我正在寻找最有效的方法来完成以下操作。。。
我有一个包含三个字段的表:id、eventid和movetype-我有以下代码来查询数据库中所有具有匹配eventid的条目:
$get_results = mysql_query("SELECT * FROM table WHERE eventid='$eventid'");
while($row = mysql_fetch_array($get_results)){
// store results in array
$move_type_array = explode(" ", $row['movetype']);
}
请注意:移动类型只能是三个值:内部、传出、传入
使用一组伪数据,var_dump($move_type_array)可以输出:
array(1) { [0]=> string(8) "Internal" } array(1) { [0]=> string(8) "Internal" }
输出的另一个例子是:
array(1) { [0]=> string(8) "Internal" } array(1) { [0]=> string(8) "Incoming" } array(1) { [0]=> string(8) "Outgoing" }
然后我需要检查输出,看看是否满足以下条件:
- 数组是否包含内部两次
- 如果数组只包含Internal一次,那么数组是否也包含Incoming和Outgoing
如果满足了其中一个条件,则应显示一条消息,告诉他们满足了哪个条件,否则应显示一则消息,告知他们尚未满足这些条件。
我尝试过使用许多PHP函数,如in_array(),也尝试过将数据存储在字符串中和使用preg_match(),但这两种方法都不成功。
试试这个:
$result = mysql_query("
SELECT SUM(IF(movetype = 'Internal', 1, 0)) AS internal,
SUM(IF(movetype = 'Outgoing', 1, 0)) AS outgoing,
SUM(IF(movetype = 'Incoming', 1, 0)) AS incoming
FROM table
WHERE eventid = $eventid
GROUP BY eventid
");
$count = mysql_fetch_array($result);
if ($count['internal'] >= 2 || ($count['internal'] == 1
&& $count['outgoing'] >= 1
&& $count['incoming'] >= 1)) {
echo 'Yes';
} else {
echo 'No';
}
// 1. Don't use '*' - fetch only required fields!
// 2. Don't use mysql_* functions - they are obsolete!

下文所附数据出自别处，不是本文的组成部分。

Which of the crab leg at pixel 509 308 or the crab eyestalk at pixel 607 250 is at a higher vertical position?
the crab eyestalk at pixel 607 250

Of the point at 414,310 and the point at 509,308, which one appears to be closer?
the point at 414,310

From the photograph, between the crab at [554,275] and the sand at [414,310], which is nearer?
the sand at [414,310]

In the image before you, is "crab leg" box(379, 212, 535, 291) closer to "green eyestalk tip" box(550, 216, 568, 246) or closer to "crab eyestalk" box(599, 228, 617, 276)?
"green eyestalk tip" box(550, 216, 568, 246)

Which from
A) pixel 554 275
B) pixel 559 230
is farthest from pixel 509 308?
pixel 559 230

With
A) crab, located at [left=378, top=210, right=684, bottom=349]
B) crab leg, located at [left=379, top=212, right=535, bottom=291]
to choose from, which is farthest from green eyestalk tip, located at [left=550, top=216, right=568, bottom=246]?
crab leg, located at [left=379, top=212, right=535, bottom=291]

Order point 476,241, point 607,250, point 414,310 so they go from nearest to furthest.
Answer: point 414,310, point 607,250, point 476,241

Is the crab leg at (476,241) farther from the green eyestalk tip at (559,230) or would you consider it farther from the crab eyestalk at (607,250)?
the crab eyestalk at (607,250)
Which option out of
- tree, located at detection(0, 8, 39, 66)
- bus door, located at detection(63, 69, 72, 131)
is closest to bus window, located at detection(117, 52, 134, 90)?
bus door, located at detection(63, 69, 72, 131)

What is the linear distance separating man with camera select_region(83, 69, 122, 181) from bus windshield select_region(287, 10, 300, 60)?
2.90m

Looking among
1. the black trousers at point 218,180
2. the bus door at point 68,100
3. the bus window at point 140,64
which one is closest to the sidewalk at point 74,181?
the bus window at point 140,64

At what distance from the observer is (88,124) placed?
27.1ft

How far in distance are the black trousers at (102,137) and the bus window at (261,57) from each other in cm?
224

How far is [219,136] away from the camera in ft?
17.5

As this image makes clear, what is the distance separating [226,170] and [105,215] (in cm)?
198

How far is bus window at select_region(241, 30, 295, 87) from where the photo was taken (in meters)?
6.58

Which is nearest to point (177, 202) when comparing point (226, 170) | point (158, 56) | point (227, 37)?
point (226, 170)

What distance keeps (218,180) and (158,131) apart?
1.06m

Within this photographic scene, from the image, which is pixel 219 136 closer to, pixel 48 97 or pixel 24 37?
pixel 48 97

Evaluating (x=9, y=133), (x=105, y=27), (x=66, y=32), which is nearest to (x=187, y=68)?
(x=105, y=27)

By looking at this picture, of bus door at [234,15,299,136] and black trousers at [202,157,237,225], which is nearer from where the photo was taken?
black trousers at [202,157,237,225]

Use PDO or MySQLi instead.
$get_results = mysql_query("SELECT `movetype` FROM table WHERE eventid='$eventid'");
while($row = mysql_fetch_array($get_results)){
// Count the values
$arr = array_count_values(explode(" ", $row['movetype']));
// Check them here
if(isset($arr['Internal'])) {
if($arr['Internal'] === 2)
echo ' Internal: 2'.PHP_EOL;
else if($arr['Internal'] === 1
&& isset($arr['Incoming'])
&& isset($arr['Outgoing']))
echo ' Internal: 1, Incoming and Outgoing'.PHP_EOL;
}
}